Passage to read
##############################

How does phasing out paper-and-pencil tests affect student performance?

Virtually every state has moved, incrementally or fully, from administering standardized assessments on paper to online, so there’s been plenty of discussion about whether taking a test on a computer or tablet, versus with paper and pencil, affects student performance. (Recall that the same issue was raised when NAEP scores were released in April, with Louisiana voicing particular concerns.) In other words, is it true that “mode effects”—meaning the physical medium by which one takes a test—can depress scores in ways that have much to do with the medium and little to do with what students know and can do? 

Enter Ben Backes and James Cowan from CALDER who examine, first, whether students who take Massachusetts’s state test online score systematically lower than if they had taken the same test on paper; and second, whether there are any differences across subgroups of students.

Recall that Massachusetts in 2015 and 2016 administered the PARCC test both on paper and online. And in 2015 districts could chose between MCAS (the old state test) or the new PARCC test. During this period of flux, state officials agreed to a hold-harmless provision for all schools administering the PARCC in either year, whether on paper or online—meaning that no school’s accountability rating could fall as a result of their PARCC scores. Descriptive findings show that 72 percent of elementary and middle schools switched to PARCC in either 2015 or 2016. Of those, 57 percent administered the test online at least once.

##############################

List of tasks
**1)** Reproduce the article on paper versus online testing between "Virtually every state" and "subgroups of students.", inclusive.
**2)** Continue the article on paper versus online testing from its last sentence.

Provided material
##############################

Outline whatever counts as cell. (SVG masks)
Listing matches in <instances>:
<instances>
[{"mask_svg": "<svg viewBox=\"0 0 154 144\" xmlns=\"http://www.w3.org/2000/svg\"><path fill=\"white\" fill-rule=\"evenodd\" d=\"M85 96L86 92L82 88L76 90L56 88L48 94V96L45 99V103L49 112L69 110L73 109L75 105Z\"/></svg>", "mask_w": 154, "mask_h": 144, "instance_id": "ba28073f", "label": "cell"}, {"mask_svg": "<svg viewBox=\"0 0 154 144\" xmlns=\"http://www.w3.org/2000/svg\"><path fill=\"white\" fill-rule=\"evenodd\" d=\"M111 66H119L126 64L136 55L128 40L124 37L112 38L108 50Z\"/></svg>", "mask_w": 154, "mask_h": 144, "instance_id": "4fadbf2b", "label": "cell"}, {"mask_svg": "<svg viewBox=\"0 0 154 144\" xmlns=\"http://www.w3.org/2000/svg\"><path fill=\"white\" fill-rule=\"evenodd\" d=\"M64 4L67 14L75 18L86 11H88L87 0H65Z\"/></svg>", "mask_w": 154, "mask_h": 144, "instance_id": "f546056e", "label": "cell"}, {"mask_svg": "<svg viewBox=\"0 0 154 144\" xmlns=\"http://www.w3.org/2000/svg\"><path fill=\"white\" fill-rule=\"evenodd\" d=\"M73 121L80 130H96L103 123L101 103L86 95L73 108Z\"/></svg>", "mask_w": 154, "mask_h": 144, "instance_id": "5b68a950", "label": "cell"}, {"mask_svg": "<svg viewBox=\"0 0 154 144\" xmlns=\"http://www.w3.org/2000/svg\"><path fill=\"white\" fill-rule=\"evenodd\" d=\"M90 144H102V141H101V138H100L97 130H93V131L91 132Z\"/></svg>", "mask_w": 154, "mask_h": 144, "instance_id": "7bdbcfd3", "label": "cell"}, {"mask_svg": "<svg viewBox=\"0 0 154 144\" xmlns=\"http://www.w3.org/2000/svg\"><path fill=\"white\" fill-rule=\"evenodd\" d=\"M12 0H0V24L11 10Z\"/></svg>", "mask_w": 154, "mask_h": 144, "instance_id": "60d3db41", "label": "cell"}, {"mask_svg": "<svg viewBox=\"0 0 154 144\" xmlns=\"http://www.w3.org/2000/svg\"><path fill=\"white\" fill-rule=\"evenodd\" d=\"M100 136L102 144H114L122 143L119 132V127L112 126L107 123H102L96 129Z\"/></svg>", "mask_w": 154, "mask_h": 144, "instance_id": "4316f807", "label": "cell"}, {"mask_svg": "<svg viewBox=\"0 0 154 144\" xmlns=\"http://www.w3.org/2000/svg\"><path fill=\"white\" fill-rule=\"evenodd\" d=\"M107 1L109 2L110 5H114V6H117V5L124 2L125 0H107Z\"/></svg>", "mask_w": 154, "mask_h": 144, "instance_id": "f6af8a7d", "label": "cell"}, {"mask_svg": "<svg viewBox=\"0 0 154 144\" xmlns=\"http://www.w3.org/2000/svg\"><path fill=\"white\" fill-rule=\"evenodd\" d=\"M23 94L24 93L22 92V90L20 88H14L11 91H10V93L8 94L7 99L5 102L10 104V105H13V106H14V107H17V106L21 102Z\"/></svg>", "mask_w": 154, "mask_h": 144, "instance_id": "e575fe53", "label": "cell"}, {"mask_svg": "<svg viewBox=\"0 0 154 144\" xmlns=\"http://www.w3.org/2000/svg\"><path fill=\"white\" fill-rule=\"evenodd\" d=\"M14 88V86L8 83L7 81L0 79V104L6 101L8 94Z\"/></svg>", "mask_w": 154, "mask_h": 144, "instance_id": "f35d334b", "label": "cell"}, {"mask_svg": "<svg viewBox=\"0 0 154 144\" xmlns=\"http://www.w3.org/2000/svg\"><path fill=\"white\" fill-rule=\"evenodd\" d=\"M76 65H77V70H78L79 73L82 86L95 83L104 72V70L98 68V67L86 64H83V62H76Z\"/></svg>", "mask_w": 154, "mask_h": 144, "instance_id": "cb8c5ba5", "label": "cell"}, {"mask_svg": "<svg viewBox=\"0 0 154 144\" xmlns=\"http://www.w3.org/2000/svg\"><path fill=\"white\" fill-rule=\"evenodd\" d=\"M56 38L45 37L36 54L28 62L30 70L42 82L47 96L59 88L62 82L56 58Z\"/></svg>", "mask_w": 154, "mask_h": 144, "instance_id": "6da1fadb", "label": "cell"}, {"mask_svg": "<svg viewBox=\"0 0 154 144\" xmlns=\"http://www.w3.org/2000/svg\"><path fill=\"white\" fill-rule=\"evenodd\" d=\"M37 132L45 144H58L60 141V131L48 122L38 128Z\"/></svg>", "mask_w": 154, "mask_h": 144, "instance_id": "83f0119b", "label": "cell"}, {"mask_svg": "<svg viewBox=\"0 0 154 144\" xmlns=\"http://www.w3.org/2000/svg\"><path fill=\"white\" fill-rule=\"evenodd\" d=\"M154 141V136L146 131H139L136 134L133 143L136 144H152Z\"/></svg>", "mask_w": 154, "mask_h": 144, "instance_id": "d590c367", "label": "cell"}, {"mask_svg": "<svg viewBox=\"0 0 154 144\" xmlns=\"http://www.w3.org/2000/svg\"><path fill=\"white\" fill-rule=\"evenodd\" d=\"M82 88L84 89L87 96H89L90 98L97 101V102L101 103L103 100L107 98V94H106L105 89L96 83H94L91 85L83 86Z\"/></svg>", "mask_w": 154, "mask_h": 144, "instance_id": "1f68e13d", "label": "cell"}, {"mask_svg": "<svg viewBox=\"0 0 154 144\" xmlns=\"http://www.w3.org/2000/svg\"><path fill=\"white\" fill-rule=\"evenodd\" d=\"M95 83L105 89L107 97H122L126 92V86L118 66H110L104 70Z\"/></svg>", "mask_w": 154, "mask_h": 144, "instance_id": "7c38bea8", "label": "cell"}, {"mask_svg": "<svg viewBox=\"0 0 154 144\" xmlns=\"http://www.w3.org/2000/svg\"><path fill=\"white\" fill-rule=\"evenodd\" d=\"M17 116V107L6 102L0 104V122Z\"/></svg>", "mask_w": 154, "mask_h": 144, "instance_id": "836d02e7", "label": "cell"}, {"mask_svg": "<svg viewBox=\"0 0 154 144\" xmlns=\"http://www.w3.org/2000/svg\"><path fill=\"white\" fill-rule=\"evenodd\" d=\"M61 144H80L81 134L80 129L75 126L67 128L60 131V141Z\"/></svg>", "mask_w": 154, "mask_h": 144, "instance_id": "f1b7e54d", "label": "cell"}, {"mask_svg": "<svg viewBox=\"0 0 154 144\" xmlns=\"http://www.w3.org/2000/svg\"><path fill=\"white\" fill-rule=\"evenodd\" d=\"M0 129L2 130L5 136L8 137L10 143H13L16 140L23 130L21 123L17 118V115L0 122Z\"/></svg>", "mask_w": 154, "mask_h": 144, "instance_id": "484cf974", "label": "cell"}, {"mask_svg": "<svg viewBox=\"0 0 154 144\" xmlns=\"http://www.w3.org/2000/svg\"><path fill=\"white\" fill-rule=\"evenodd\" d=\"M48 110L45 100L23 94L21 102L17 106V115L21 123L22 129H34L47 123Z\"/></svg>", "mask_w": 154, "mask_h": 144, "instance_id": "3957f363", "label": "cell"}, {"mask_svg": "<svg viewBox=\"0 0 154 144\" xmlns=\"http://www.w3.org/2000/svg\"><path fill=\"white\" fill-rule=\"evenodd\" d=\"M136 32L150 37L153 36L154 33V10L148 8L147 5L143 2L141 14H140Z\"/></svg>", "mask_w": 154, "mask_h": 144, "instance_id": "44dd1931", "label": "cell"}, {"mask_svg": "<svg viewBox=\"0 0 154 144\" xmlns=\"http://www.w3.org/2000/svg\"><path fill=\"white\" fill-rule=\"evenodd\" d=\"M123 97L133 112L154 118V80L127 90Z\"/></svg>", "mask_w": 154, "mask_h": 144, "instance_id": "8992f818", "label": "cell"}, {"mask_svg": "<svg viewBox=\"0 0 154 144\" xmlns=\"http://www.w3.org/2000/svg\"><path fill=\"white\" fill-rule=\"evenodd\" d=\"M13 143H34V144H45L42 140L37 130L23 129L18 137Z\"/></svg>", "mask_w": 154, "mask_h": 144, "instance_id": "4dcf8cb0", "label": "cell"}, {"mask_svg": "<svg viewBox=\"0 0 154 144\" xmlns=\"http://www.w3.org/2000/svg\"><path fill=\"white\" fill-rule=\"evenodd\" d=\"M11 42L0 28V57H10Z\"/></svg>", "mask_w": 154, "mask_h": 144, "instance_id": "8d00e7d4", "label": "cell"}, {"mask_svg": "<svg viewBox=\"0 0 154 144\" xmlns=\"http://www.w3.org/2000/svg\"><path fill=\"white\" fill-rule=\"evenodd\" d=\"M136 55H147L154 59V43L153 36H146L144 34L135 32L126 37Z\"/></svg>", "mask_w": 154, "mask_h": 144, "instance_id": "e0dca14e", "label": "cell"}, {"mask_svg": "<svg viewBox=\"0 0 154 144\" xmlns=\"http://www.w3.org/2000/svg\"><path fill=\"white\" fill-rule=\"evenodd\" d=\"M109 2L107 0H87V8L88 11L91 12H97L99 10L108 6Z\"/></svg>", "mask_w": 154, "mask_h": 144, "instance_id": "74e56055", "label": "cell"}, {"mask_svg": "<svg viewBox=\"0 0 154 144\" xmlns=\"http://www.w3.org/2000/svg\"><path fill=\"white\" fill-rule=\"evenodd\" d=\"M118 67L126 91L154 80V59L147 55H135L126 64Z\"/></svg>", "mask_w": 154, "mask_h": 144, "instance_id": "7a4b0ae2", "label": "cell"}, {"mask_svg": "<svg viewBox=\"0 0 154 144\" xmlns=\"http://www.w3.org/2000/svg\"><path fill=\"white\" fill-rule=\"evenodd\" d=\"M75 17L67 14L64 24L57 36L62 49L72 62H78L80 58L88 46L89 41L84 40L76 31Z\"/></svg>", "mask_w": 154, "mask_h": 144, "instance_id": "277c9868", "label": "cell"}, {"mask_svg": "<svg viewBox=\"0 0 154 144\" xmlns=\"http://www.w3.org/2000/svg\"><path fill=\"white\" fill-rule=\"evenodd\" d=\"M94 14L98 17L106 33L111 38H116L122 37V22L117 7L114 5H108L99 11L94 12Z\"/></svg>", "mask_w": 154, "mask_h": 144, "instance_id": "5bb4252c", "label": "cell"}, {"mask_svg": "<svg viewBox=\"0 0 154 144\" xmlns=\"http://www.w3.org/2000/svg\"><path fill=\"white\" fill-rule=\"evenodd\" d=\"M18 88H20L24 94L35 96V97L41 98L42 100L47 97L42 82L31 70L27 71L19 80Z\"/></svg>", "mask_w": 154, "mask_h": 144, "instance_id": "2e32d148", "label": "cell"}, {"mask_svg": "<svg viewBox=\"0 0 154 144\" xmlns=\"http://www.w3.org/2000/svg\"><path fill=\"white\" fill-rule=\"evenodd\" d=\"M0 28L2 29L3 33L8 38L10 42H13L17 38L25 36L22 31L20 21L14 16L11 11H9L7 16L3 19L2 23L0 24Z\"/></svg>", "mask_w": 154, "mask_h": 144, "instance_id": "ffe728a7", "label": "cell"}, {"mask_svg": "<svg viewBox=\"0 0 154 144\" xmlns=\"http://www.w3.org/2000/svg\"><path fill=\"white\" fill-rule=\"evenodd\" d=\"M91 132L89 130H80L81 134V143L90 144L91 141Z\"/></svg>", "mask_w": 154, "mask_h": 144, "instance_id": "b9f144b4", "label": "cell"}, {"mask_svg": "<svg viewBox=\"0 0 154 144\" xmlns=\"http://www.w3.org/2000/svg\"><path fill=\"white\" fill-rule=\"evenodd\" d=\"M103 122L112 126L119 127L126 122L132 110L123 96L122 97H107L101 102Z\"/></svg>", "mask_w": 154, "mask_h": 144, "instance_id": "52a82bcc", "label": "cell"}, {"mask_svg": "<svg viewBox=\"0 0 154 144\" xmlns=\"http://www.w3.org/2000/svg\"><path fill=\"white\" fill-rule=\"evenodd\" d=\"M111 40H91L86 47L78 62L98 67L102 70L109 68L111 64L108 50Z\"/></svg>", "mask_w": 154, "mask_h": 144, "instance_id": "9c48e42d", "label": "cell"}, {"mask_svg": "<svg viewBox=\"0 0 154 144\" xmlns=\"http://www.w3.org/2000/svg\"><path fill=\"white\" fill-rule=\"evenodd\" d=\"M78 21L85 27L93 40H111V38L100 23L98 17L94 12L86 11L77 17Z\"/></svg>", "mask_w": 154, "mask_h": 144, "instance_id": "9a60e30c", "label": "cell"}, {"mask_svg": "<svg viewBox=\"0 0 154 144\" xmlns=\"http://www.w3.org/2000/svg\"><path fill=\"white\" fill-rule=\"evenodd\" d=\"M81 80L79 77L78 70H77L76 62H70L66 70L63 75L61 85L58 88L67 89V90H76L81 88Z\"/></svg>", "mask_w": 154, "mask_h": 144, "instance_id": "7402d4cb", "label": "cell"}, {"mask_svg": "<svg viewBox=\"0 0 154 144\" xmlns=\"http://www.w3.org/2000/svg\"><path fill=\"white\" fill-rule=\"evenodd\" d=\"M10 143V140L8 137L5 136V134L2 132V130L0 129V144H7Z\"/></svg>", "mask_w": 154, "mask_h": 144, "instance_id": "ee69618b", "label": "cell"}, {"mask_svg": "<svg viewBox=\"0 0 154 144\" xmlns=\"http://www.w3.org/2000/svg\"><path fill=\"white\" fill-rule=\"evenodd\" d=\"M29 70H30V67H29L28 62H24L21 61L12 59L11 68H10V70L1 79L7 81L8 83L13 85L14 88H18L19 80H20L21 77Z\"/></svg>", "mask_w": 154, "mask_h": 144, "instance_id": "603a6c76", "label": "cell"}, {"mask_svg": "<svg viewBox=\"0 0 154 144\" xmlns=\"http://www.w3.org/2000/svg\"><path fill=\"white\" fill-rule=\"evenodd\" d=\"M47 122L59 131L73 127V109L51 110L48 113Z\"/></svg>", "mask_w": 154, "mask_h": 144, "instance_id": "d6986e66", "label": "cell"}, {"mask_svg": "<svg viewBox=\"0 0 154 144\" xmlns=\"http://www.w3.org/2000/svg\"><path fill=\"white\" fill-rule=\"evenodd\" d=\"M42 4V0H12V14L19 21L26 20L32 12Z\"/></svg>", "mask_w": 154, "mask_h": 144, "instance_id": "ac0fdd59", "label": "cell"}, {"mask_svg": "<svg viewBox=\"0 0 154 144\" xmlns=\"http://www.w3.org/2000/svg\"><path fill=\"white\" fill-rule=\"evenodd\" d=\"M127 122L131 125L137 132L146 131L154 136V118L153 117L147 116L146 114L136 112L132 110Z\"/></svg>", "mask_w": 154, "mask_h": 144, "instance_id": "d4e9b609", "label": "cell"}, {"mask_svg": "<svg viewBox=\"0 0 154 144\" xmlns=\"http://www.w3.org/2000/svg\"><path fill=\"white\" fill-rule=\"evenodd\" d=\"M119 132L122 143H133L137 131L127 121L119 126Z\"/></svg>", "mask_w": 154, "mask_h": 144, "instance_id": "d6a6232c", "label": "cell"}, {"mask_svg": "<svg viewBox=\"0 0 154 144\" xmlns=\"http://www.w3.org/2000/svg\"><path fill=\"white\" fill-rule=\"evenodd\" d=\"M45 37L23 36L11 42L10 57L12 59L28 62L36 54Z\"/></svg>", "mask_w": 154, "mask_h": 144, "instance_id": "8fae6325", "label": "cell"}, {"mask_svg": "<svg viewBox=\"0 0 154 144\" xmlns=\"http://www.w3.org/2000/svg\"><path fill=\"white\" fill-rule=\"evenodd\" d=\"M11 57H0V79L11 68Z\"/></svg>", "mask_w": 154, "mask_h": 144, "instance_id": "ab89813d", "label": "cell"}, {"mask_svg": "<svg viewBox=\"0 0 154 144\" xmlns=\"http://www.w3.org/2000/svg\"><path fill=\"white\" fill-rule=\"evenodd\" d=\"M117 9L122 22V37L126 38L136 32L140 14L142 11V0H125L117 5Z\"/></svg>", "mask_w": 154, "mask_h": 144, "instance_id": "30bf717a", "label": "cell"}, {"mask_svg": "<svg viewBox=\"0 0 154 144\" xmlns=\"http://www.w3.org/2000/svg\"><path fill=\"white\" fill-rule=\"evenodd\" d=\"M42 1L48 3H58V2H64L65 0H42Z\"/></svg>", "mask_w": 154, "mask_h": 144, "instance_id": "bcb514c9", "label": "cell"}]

##############################

Answers in order
**1)**
Virtually every state has moved, incrementally or fully, from administering standardized assessments on paper to online, so there’s been plenty of discussion about whether taking a test on a computer or tablet, versus with paper and pencil, affects student performance. (Recall that the same issue was raised when NAEP scores were released in April, with Louisiana voicing particular concerns.) In other words, is it true that “mode effects”—meaning the physical medium by which one takes a test—can depress scores in ways that have much to do with the medium and little to do with what students know and can do? 

Enter Ben Backes and James Cowan from CALDER who examine, first, whether students who take Massachusetts’s state test online score systematically lower than if they had taken the same test on paper; and second, whether there are any differences across subgroups of students.

**2)**
The CALDER study examines schools that administered PARCC in both years, which includes about half of Massachusetts students enrolled in grades 3–8 between 2011 and 2016 and 88 percent of students in schools administering PARCC in 2015 and 2016. Backes and Cowan use two analytic approaches: a linear regression (OLS or ordinary least squares) and a differences-in-differences design that compares the differential effect of the mode on both the treatment and control group over time. They use the MCAS paper assessments as control variables in both approaches.

They find “test mode effects” of about 0.10 standard deviations (SD) in math and 0.25 SD in English language arts (ELA). These effects equate to about 5.4 months of learning in math and eleven months of learning in ELA in a nine-month school year—obviously both substantial. They find similar results across both models. They also perform a number of robustness checks to ensure, for instance, that preexisting trends in school outcomes aren’t driving their results, and they determine that is not what’s occurring.

Next, Backes and Cowen look to see if there are mode effects in the next year, to check whether this was a one-time phenomenon. But they still find differences that can be attributed to mode—though for second-time test takers the effects are about one-third as large as the first year in math, and about half as large in ELA. Additional analyses also suggest that student familiarity with the tests is what’s driving the reduced mode effect seen in year two. Finally, relative to subgroups, they find little variation by subgroup, except that mode effects are more pronounced in ELA for students scoring at the bottom of the distribution.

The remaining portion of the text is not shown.